Money for new hope

26th September 2003 at 01:00
Who offers disadvantaged students a second chance? Joe Clancy finds out

Yunus Ali suffered one calamity after another when his marriage broke down.

He found himself cast out by the Muslim community in his home town of Blackburn and he became addicted to the drugs in which he sought solace.

"Among Muslims, divorce is taboo," says Yunus. "I was excluded from my culture. There is no help within the Asian community for people with marriage problems. I ended up on heroin and trying to commit suicide as my world dissolved."

But today the 33-year-old father-of-four will be at a special ceremony at the House of Lords to collect a pound;1,000 bursary from the Helena Kennedy Foundation after having turned his life around.

The former restaurant manager is one of 80 FE students provided with help to go on to higher education by the foundation that is today celebrating its fifth anniversary.

He is now entering his first year at Oxford Brookes University, where he is studying for a BA in sociology. He applied for the bursary while undertaking a foundation course in social administration at Plater College in Oxford.

The Helena Kennedy Foundation that helped to make this possible directly supports the "second-chance" education of people from disadvantaged backgrounds. It issues 12 bursaries a year in its own right, and a number of other "badged" bursaries in conjunction with other organisations.

Trustee Ann Limb, who founded the charity, says: "Despite our efforts, there still remain thousands of learners from the further education sector who want to go on to higher education and who need extra support to help them overcome huge barriers.

"Investing in the intangible, self esteem and self belief, is really what the HKF is about. Without these, our learning and our lives are impoverished."

Dr Limb, chief executive of the University for Industry, set up the charity in 1998 after being inspired by Baroness Kennedy and her report Learning Works. The report identified financial hardship as the main obstruction to remaining in, or returning to, education for adults and young people.

"Consistent evidence shows that the doors to higher education still remain closed to thousands of poor, working class, black, disabled and mature students," says Dr Limb.

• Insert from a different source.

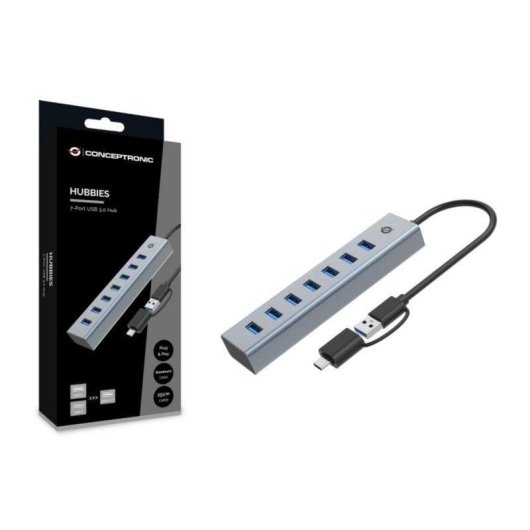 Hub USB Conceptronic HUBBIES21G 7 Puertos USB 3.2 Aluminio Gris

Cambridge University student Susi Henry had been forced to abandon her education in Jamaica because of financial difficulties.

She says a foundation award is helping her to achieve her ambition of becoming a barrister. She is in her third year of a law degree at Emmanuel College, following A-levels at Lewisham College.

The question of access is critical, says Dr Limb. "According to January's higher education White Paper, young people from professional backgrounds are more than five times as likely to enter higher education than those from unskilled backgrounds."

To address this, the foundation is about to embark on a second phase of its development. It aims to set up a telephone and web-based information, advice and guidance service for students hoping to progress from further education to university.

Dr Limb explains: "Currently, students seeking funding for higher education outside what is available from the Government are not always aware of what is available and the process can be time-consuming and frustrating.

"It is during the final year of further education, when students must decide whether they can afford to enter higher education, that extra support and guidance is critical."

The foundation has already reached its launch target of pound;250,000 and has set itself a goal of raising pound;500,000 to fund phase two of its work. It relies on donations from organisations, charitable trusts, and private individuals.

The donations have helped to give Yunus Ali a second chance. He left school at 16 with a sprinkling of CSEs, the pre-1986 sub-O-level-standard qualification. He drifted from job to job.

Following an arranged marriage at 20, divorce 12 years later and his subsequent heroin addiction, Yunus finally got clean with the help of Blackburn's Thomas rehabilitation project. It encouraged him to return to education.

"They helped me get into Plater College, which is a fantastic place for mature students who have been left behind educationally. And I am sure my Helena Kennedy award will lead to another door opening for me."

And for others. He continues to stay in close touch with the Thomas project and helps its clients to overcome their addiction. When he finishes his degree he plans to return to Blackburn to set up programmes for other Muslims in distress.

Clearly, the Helena Kennedy Foundation has set itself a great task. "Each year, says Dr Limb, "the foundation receives more than 1,000 enquiries about funding. One hundred applications for bursaries were received in 2003, an indication of the unmet demand which the foundation cannot hope to meet unless substantially more funds are raised."

The fundraising drive is worthwhile. As Susi Henry says: "To me, the award provides evidence that hard work is rewarded; that reaching for the stars pays rich dividends."